((

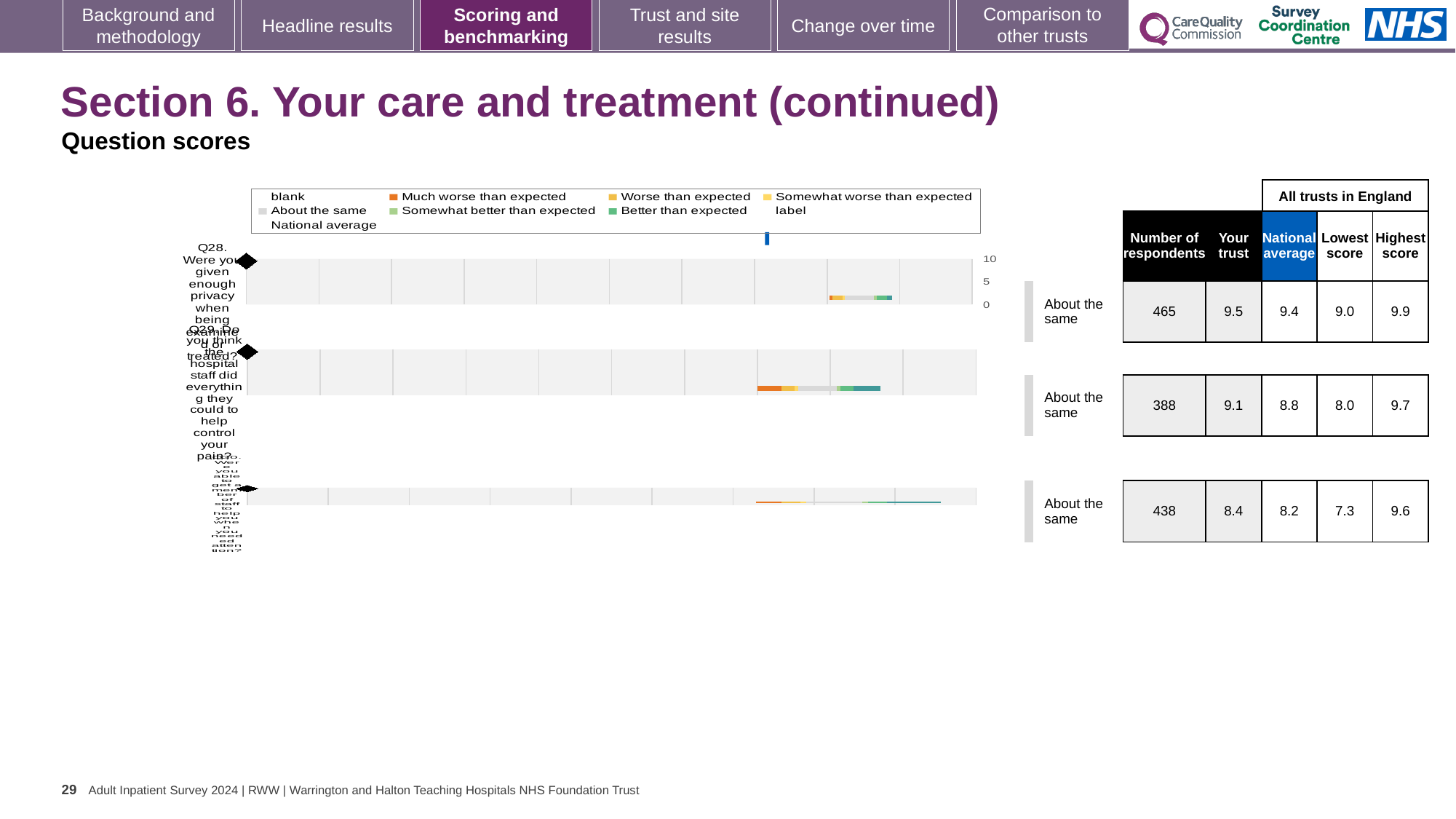
What is the national average score for Q29 (hospital staff helping control your pain)? 8.8 What is the difference between the highest score and the lowest score for Q28? 0.9 What heading appears above the National average, Lowest score and Highest score columns? All trusts in England Which question has the lowest 'Lowest score' among all trusts in England? Q30 How many respondents answered Q30 (getting a member of staff to help when needed)? 438 What kind of chart is shown on the slide for the question scores? Bar chart Which question has the highest 'Your trust' score? Q28 What is the difference between the 'Your trust' score and the national average for Q30? 0.2 What benchmark category is shown next to the bar for Q30? About the same What is the 'Your trust' score for Q28 (privacy when being examined or treated)? 9.5 For Q29, which is larger: the 'Your trust' score or the national average? Your trust How many questions (categories) are plotted in the chart? 3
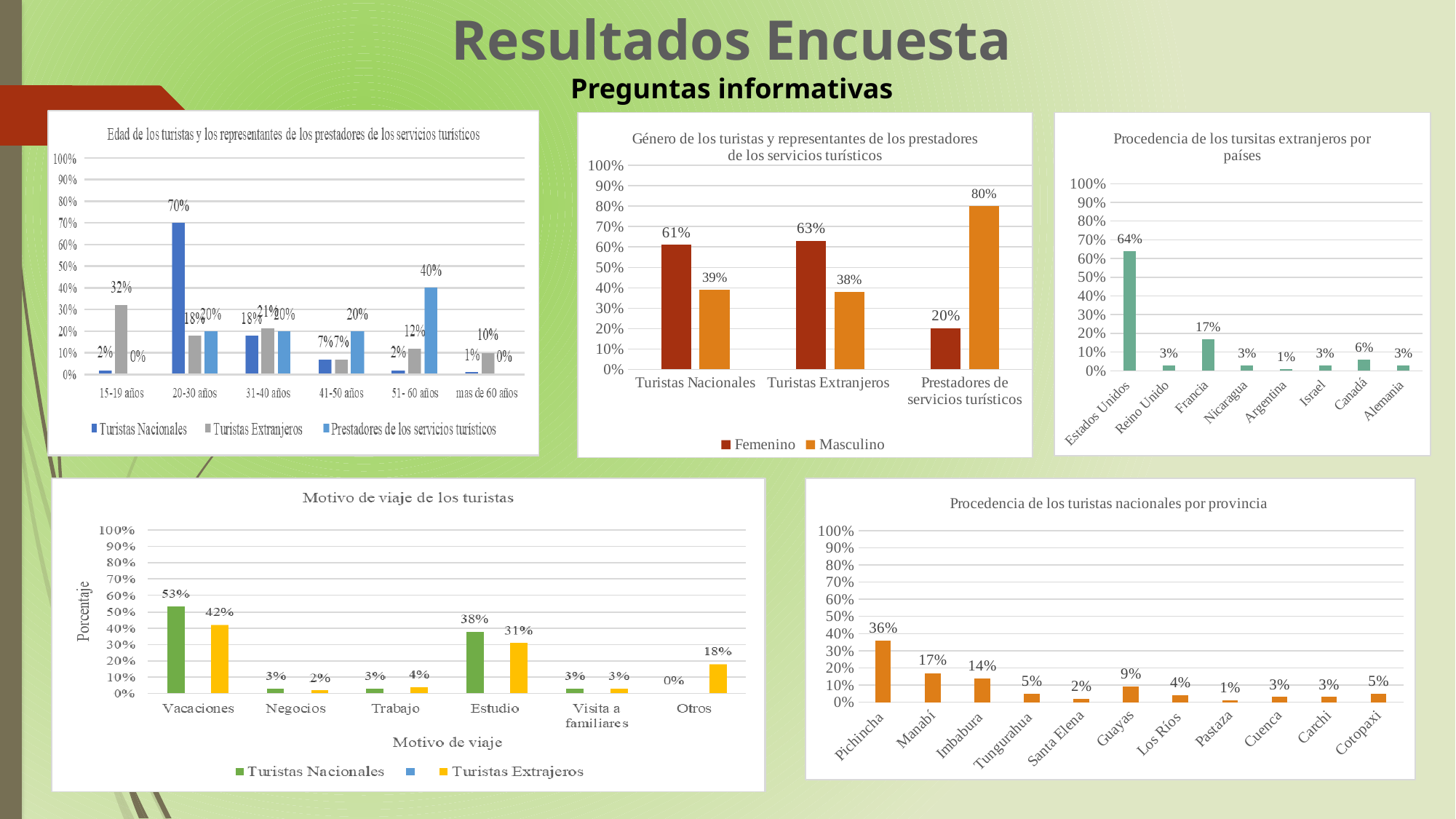
In the chart 'Motivo de viaje de los turistas', which is larger for Estudio: Turistas Nacionales or Turistas Extrajeros? Turistas Nacionales In the chart 'Motivo de viaje de los turistas', what is the Turistas Extrajeros value for Otros? 18% In the chart 'Procedencia de los turistas nacionales por provincia', what is the value for Guayas? 9% In the chart 'Edad de los turistas y los representantes de los prestadores de los servicios turísticos', what is the Turistas Nacionales value for 20-30 años? 70% In the chart 'Género de los turistas y representantes de los prestadores de los servicios turísticos', what is the difference between the Femenino and Masculino values for Turistas Nacionales? 22% How many countries are shown in the chart 'Procedencia de los tursitas extranjeros por países'? 8 How many series does the legend list in the chart 'Edad de los turistas y los representantes de los prestadores de los servicios turísticos'? 3 How many provinces are shown in the chart 'Procedencia de los turistas nacionales por provincia'? 11 In the chart 'Procedencia de los turistas nacionales por provincia', which province has the lowest value? Pastaza In the chart 'Género de los turistas y representantes de los prestadores de los servicios turísticos', what is the Masculino value for Prestadores de servicios turísticos? 80% In the chart 'Procedencia de los tursitas extranjeros por países', which country has the highest value? Estados Unidos In the chart 'Procedencia de los tursitas extranjeros por países', what is the value for Francia? 17%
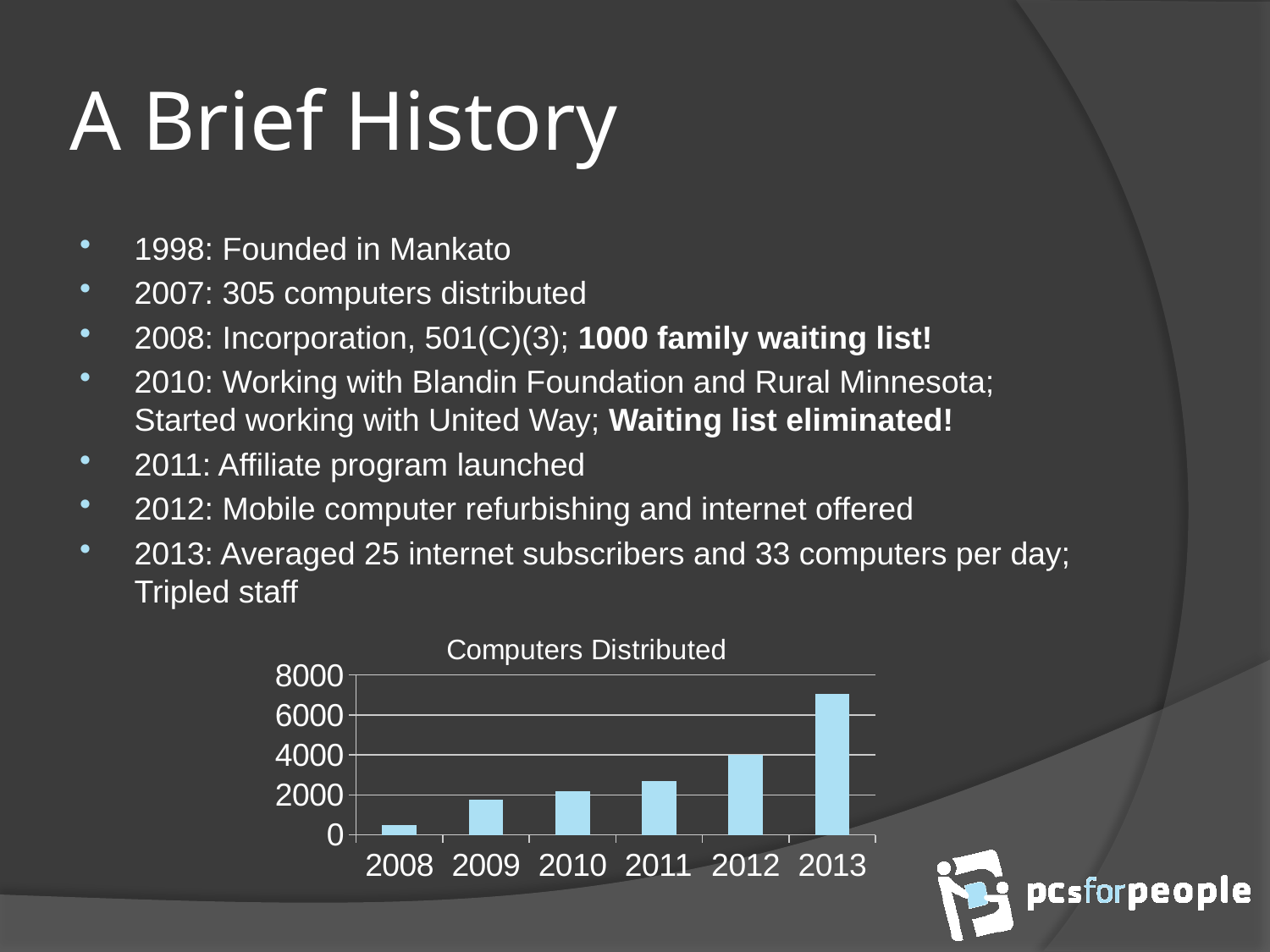
Which is larger, the value for 2012 or the value for 2011? 2012 Which year has the lowest number of computers distributed? 2008 Do the values rise or fall from 2008 to 2013? rise What kind of chart is shown on the slide? bar chart Is the value for 2008 greater or less than 2000? less Is the value for 2011 greater or less than 2000? greater Is the value for 2009 greater or less than 2000? less How many years are shown on the x axis of the chart? 6 What is the title of the chart? Computers Distributed Which is larger, the value for 2013 or the value for 2012? 2013 Which year has the highest number of computers distributed? 2013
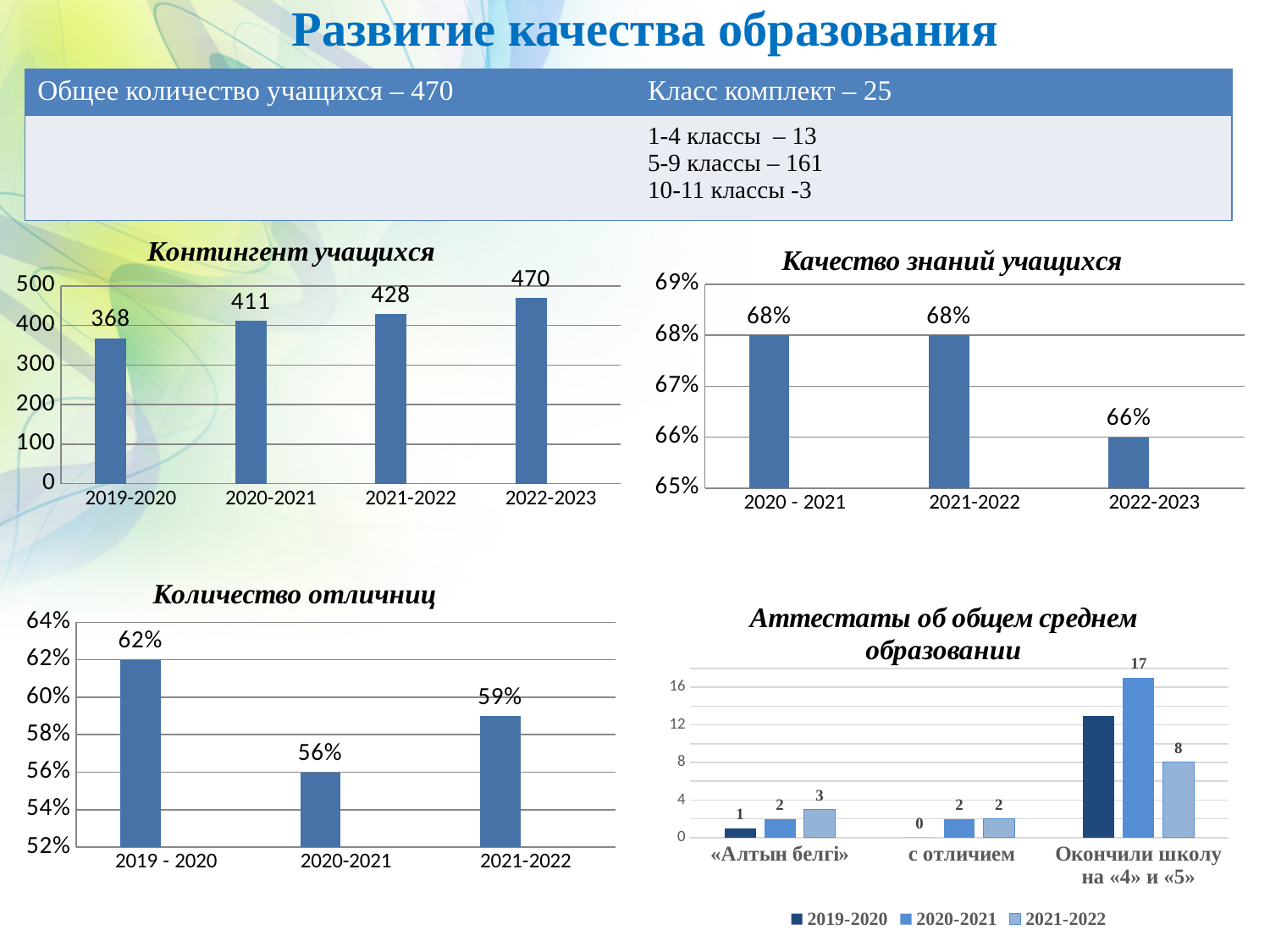
How many categories are shown in the chart 'Качество знаний учащихся'? 3 In the chart 'Аттестаты об общем среднем образовании', what is the value for 2020-2021 in the category 'Окончили школу на «4» и «5»'? 17 In the chart 'Количество отличниц', what is the difference between the values for 2019 - 2020 and 2021-2022? 3% In the chart 'Количество отличниц', what is the value for 2020-2021? 56% In the chart 'Качество знаний учащихся', what is the value for 2022-2023? 66% In the chart 'Контингент учащихся', what is the value for 2022-2023? 470 In the chart 'Контингент учащихся', what is the difference between the values for 2022-2023 and 2019-2020? 102 In the chart 'Контингент учащихся', do the values rise or fall from 2019-2020 to 2022-2023? rise In the chart 'Количество отличниц', which year has the highest value? 2019 - 2020 What kind of chart is 'Аттестаты об общем среднем образовании'? bar chart In the chart 'Контингент учащихся', which year has the lowest value? 2019-2020 How many series does the legend list in the chart 'Аттестаты об общем среднем образовании'? 3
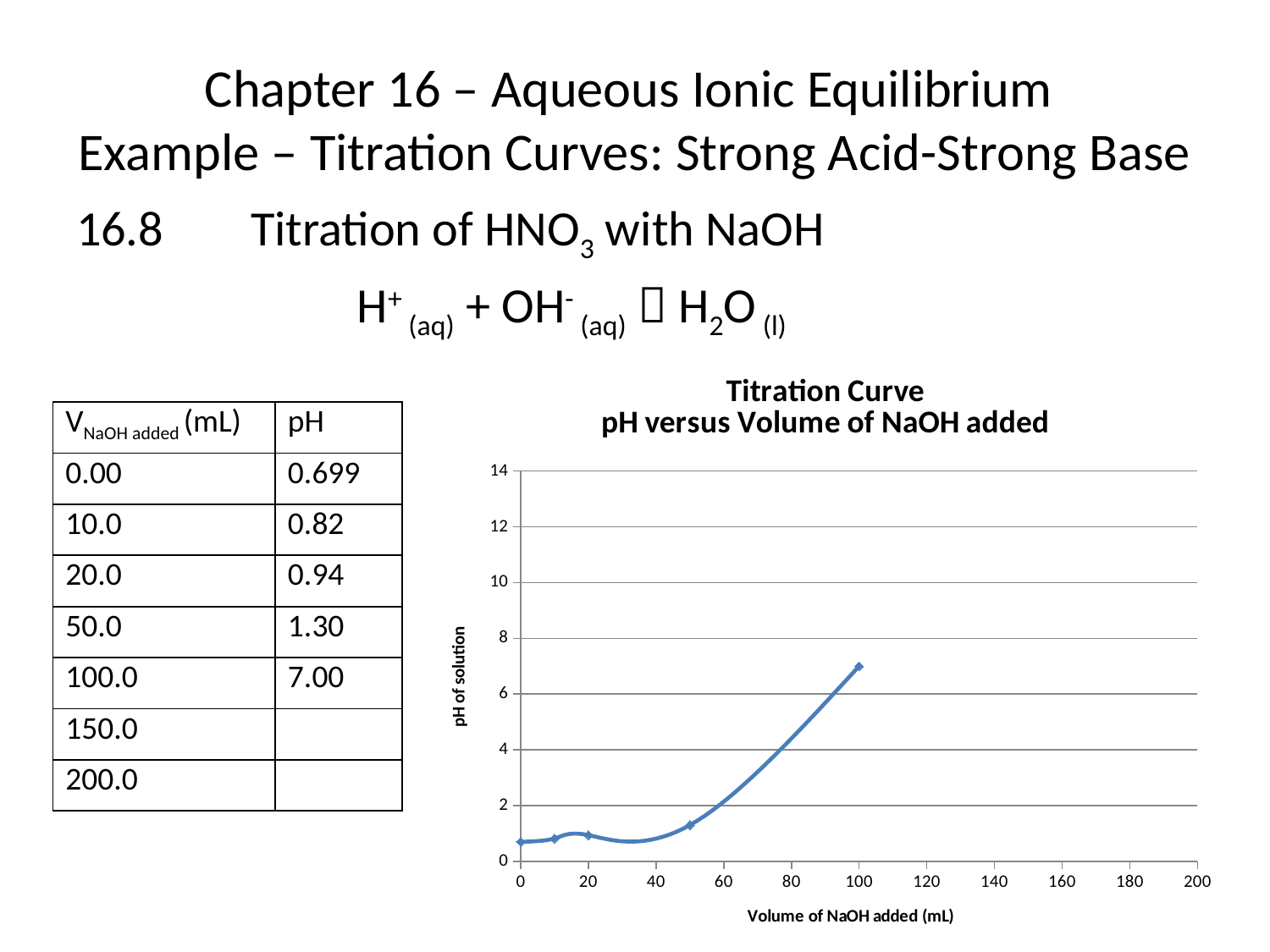
At which volume of NaOH added is the plotted pH highest? 100 Which has the larger pH on the chart: 50 mL or 100 mL of NaOH added? 100 mL What kind of chart is shown on the slide? line chart What is the title of the chart? Titration Curve pH versus Volume of NaOH added Is the pH at 100 mL of NaOH added greater or less than 6? greater Is the pH at 50 mL of NaOH added greater or less than 2? less Is the pH at 20 mL of NaOH added greater or less than 2? less What is the pH at 100.0 mL of NaOH added, as given in the table on the slide? 7.00 What is the highest value shown on the chart's x axis? 200 How many data points are plotted on the chart? 5 What is the label of the chart's vertical axis? pH of solution Does the pH rise or fall as the volume of NaOH added increases along the x axis? rise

))

:: WHAT THIS TASK INVOLVES ::
Please copy out all of the records above word for word, leaving the pictures out.

:: SOLUTION FOR THIS PROBLEM ::
What is the national average score for Q29 (hospital staff helping control your pain)? 8.8 What is the difference between the highest score and the lowest score for Q28? 0.9 What heading appears above the National average, Lowest score and Highest score columns? All trusts in England Which question has the lowest 'Lowest score' among all trusts in England? Q30 How many respondents answered Q30 (getting a member of staff to help when needed)? 438 What kind of chart is shown on the slide for the question scores? Bar chart Which question has the highest 'Your trust' score? Q28 What is the difference between the 'Your trust' score and the national average for Q30? 0.2 What benchmark category is shown next to the bar for Q30? About the same What is the 'Your trust' score for Q28 (privacy when being examined or treated)? 9.5 For Q29, which is larger: the 'Your trust' score or the national average? Your trust How many questions (categories) are plotted in the chart? 3
In the chart 'Motivo de viaje de los turistas', which is larger for Estudio: Turistas Nacionales or Turistas Extrajeros? Turistas Nacionales In the chart 'Motivo de viaje de los turistas', what is the Turistas Extrajeros value for Otros? 18% In the chart 'Procedencia de los turistas nacionales por provincia', what is the value for Guayas? 9% In the chart 'Edad de los turistas y los representantes de los prestadores de los servicios turísticos', what is the Turistas Nacionales value for 20-30 años? 70% In the chart 'Género de los turistas y representantes de los prestadores de los servicios turísticos', what is the difference between the Femenino and Masculino values for Turistas Nacionales? 22% How many countries are shown in the chart 'Procedencia de los tursitas extranjeros por países'? 8 How many series does the legend list in the chart 'Edad de los turistas y los representantes de los prestadores de los servicios turísticos'? 3 How many provinces are shown in the chart 'Procedencia de los turistas nacionales por provincia'? 11 In the chart 'Procedencia de los turistas nacionales por provincia', which province has the lowest value? Pastaza In the chart 'Género de los turistas y representantes de los prestadores de los servicios turísticos', what is the Masculino value for Prestadores de servicios turísticos? 80% In the chart 'Procedencia de los tursitas extranjeros por países', which country has the highest value? Estados Unidos In the chart 'Procedencia de los tursitas extranjeros por países', what is the value for Francia? 17%
Which is larger, the value for 2012 or the value for 2011? 2012 Which year has the lowest number of computers distributed? 2008 Do the values rise or fall from 2008 to 2013? rise What kind of chart is shown on the slide? bar chart Is the value for 2008 greater or less than 2000? less Is the value for 2011 greater or less than 2000? greater Is the value for 2009 greater or less than 2000? less How many years are shown on the x axis of the chart? 6 What is the title of the chart? Computers Distributed Which is larger, the value for 2013 or the value for 2012? 2013 Which year has the highest number of computers distributed? 2013
How many categories are shown in the chart 'Качество знаний учащихся'? 3 In the chart 'Аттестаты об общем среднем образовании', what is the value for 2020-2021 in the category 'Окончили школу на «4» и «5»'? 17 In the chart 'Количество отличниц', what is the difference between the values for 2019 - 2020 and 2021-2022? 3% In the chart 'Количество отличниц', what is the value for 2020-2021? 56% In the chart 'Качество знаний учащихся', what is the value for 2022-2023? 66% In the chart 'Контингент учащихся', what is the value for 2022-2023? 470 In the chart 'Контингент учащихся', what is the difference between the values for 2022-2023 and 2019-2020? 102 In the chart 'Контингент учащихся', do the values rise or fall from 2019-2020 to 2022-2023? rise In the chart 'Количество отличниц', which year has the highest value? 2019 - 2020 What kind of chart is 'Аттестаты об общем среднем образовании'? bar chart In the chart 'Контингент учащихся', which year has the lowest value? 2019-2020 How many series does the legend list in the chart 'Аттестаты об общем среднем образовании'? 3
At which volume of NaOH added is the plotted pH highest? 100 Which has the larger pH on the chart: 50 mL or 100 mL of NaOH added? 100 mL What kind of chart is shown on the slide? line chart What is the title of the chart? Titration Curve pH versus Volume of NaOH added Is the pH at 100 mL of NaOH added greater or less than 6? greater Is the pH at 50 mL of NaOH added greater or less than 2? less Is the pH at 20 mL of NaOH added greater or less than 2? less What is the pH at 100.0 mL of NaOH added, as given in the table on the slide? 7.00 What is the highest value shown on the chart's x axis? 200 How many data points are plotted on the chart? 5 What is the label of the chart's vertical axis? pH of solution Does the pH rise or fall as the volume of NaOH added increases along the x axis? rise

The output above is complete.